> WHAT THE TASK ASKS: Give every entry again, word for word and in full.
BEGIN EXERCISE DATA
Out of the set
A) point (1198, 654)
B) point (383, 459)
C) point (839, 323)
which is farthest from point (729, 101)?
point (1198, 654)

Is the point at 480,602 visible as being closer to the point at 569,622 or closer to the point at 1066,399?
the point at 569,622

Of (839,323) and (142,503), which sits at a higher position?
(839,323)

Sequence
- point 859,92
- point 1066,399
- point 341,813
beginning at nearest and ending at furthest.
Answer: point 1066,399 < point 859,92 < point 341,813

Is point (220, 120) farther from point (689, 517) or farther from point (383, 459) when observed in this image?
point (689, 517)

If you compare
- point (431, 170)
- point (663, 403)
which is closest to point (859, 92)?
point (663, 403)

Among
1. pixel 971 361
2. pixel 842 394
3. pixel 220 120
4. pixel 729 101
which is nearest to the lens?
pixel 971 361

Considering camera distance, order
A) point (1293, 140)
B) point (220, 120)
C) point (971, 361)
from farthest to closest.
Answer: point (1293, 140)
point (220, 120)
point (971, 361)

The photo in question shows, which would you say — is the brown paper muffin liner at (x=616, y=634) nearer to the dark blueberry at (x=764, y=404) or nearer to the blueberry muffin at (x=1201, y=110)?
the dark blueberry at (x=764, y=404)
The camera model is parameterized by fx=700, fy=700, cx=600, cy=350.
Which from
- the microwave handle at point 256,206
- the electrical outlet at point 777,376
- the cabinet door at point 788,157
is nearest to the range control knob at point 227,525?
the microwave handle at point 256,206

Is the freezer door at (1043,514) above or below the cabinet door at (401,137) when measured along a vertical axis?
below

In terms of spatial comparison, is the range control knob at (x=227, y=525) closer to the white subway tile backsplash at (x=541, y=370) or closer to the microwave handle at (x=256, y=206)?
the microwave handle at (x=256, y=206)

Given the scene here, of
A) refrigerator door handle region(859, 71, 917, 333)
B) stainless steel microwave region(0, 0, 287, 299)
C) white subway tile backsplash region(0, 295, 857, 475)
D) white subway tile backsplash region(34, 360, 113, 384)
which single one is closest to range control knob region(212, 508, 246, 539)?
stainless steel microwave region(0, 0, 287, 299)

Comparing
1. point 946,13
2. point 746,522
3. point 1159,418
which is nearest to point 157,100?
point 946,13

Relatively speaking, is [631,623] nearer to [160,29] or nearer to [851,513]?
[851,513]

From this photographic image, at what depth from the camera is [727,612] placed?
END EXERCISE DATA
> ANSWER TO THE TASK:
Out of the set
A) point (1198, 654)
B) point (383, 459)
C) point (839, 323)
which is farthest from point (729, 101)?
point (1198, 654)

Is the point at 480,602 visible as being closer to the point at 569,622 or closer to the point at 1066,399?
the point at 569,622

Of (839,323) and (142,503), which sits at a higher position?
(839,323)

Sequence
- point 859,92
- point 1066,399
- point 341,813
beginning at nearest and ending at furthest.
Answer: point 1066,399 < point 859,92 < point 341,813

Is point (220, 120) farther from point (689, 517) or farther from point (383, 459) when observed in this image?
point (689, 517)

If you compare
- point (431, 170)
- point (663, 403)
which is closest to point (859, 92)?
point (663, 403)

Among
1. pixel 971 361
2. pixel 842 394
3. pixel 220 120
4. pixel 729 101
which is nearest to the lens?
pixel 971 361

Considering camera distance, order
A) point (1293, 140)
B) point (220, 120)
C) point (971, 361)
from farthest to closest.
Answer: point (1293, 140)
point (220, 120)
point (971, 361)

The photo in question shows, which would you say — is the brown paper muffin liner at (x=616, y=634) nearer to the dark blueberry at (x=764, y=404) or nearer to the blueberry muffin at (x=1201, y=110)?
the dark blueberry at (x=764, y=404)
The camera model is parameterized by fx=700, fy=700, cx=600, cy=350.
Which from
- the microwave handle at point 256,206
- the electrical outlet at point 777,376
- the cabinet door at point 788,157
is nearest to the range control knob at point 227,525?
the microwave handle at point 256,206

Is the freezer door at (1043,514) above or below the cabinet door at (401,137) when measured along a vertical axis?
below

In terms of spatial comparison, is the range control knob at (x=227, y=525) closer to the white subway tile backsplash at (x=541, y=370) or closer to the microwave handle at (x=256, y=206)?
the microwave handle at (x=256, y=206)

Given the scene here, of
A) refrigerator door handle region(859, 71, 917, 333)
B) stainless steel microwave region(0, 0, 287, 299)
C) white subway tile backsplash region(0, 295, 857, 475)
D) white subway tile backsplash region(34, 360, 113, 384)
which single one is closest to range control knob region(212, 508, 246, 539)?
stainless steel microwave region(0, 0, 287, 299)

Comparing
1. point 946,13
2. point 746,522
3. point 1159,418
which is nearest to point 157,100?
point 946,13

Relatively speaking, is [631,623] nearer to [160,29] or nearer to [851,513]?
[851,513]

From this photographic image, at what depth from the camera is [727,612] placed?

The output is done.